There are many topics that cannot be pursued further in a review. But they do, however, bring to mind a world in which these very concerns figure large. That is, the culture of the Kesh richly evoked by Ursula le Guin in Always Coming Home (le Guin, 1986). Here the uses of high technology are certainly acknowledged but they are also known to be dangerous. The solution adopted by the Kesh is that they are partitioned off into specific locations where they can be used as needed but their influence is kept in check. Rather than pursue technical power wherever its owners and inherent tendencies may lead, the Kesh decided to bring ritual and meaning into the heart of their culture. We would do well to remember this example and to draw inspiration from it. Although embodied in fiction it carries a vital message to our own time and culture. As the full costs of ‘wild globalisation,’ universal advertising and ‘growth at all costs’, become ever clearer the human future is looking more problematic with each passing year.

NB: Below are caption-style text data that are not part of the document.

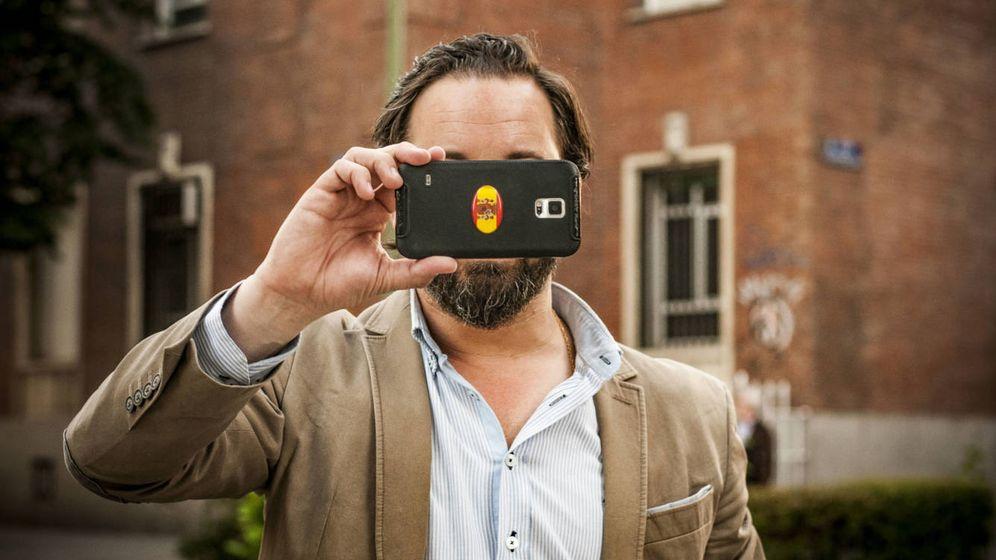 Foto: El líder y fundador de Vox Santiago Abascal. (Carmen Castellón)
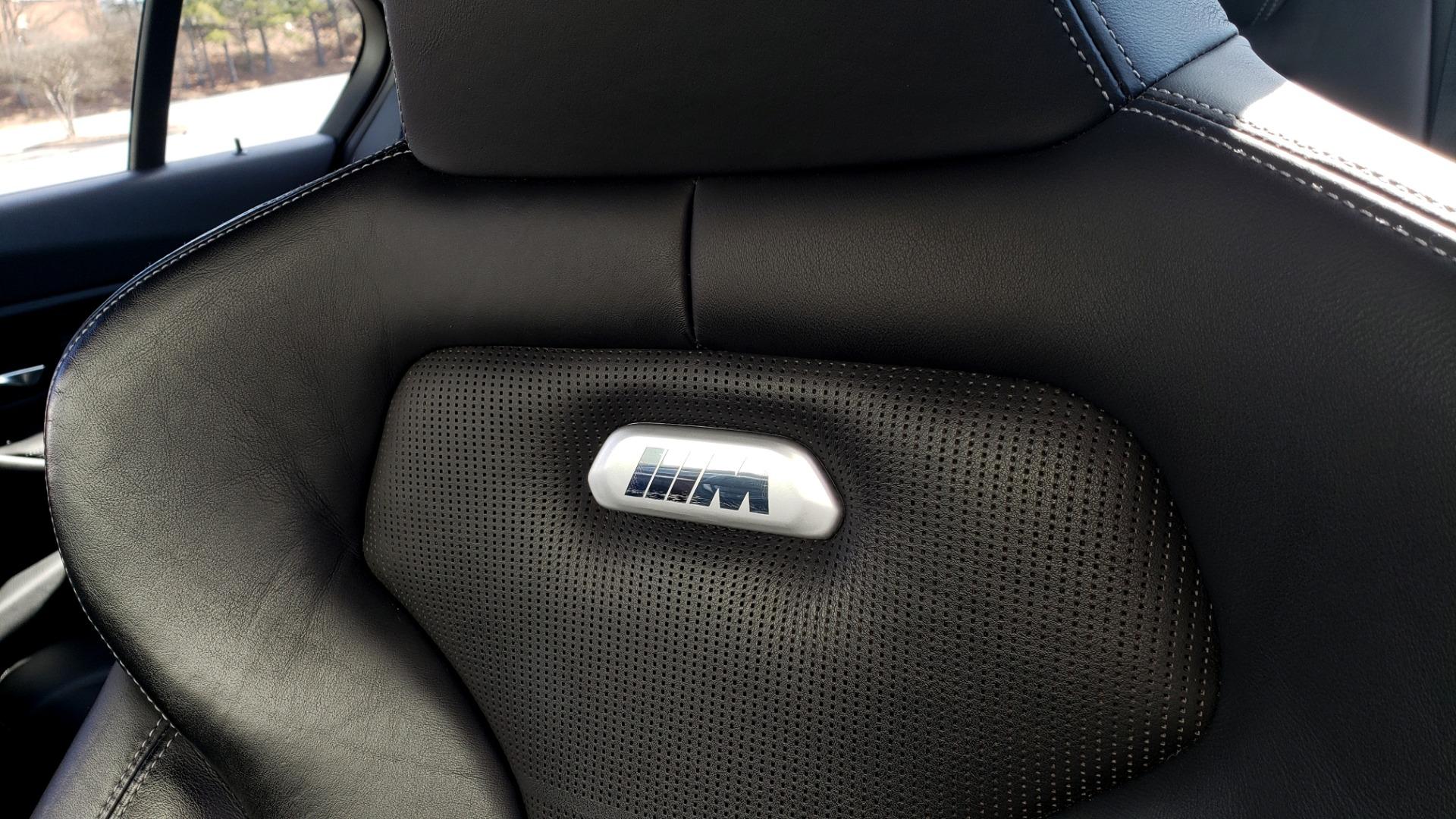 Used 2016 BMW M3 SEDAN / EXECUTIVE PKG / M-SUSPENSION / HARMAN/KARDON SOUND for sale Sold at Formula Imports in Charlotte NC 28227 41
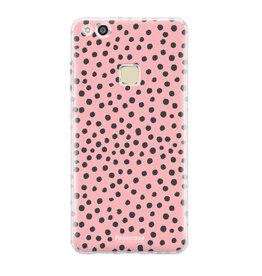 Huawei Huawei P10 Lite - POLKA COLLECTION / Pink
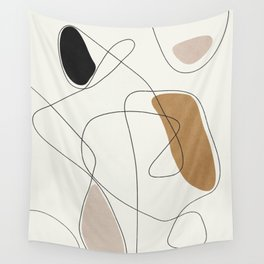 Thin Flow II Wall Tapestry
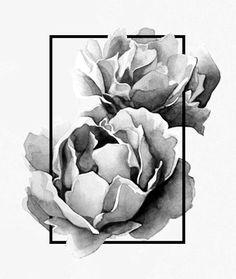 Black and white peony tattoo #tattoo #peony #peonytattoo #geometric…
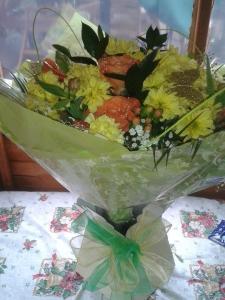 Boxed Aqua Bouquet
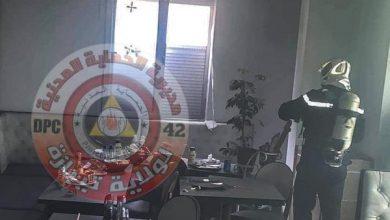 Photo of تيبازة: حريق بمعطم يتسبب في إختناق 8 طالبات
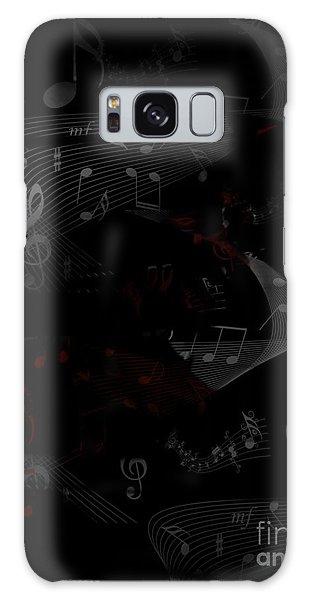Musical Notes Galaxy Case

Bakan, J. (2003), The Corporation, Random House, London. http://www.joelbakan.com/thecorporationbook.htm
Blair, P, D. (2013), Congress’s Own Think Tank: Learning from the Legacy of the Office of Technology Assessment (1972-1995), New York: Palgrave Macmillan.
Glenny, M. (2011), Dark Market, Bodley Head, London.
Le Guin, U. (1986), Always Coming Home, Gollancz, London.
Morozov, E. (2011), The Net Delusion, Penguin, London.
Morozov, E. (2013), To Save Everything Click Here, Penguin, London.
Slaughter, R. (2010) The Biggest Wake-Up Call in History, Foresight International, Brisbane. http://richardslaughter.com.au/?page_id=232
Taylor, A. (2014), The People’s Platform: Taking Back Power and Culture in the Digital Age, Fourth Estate, London.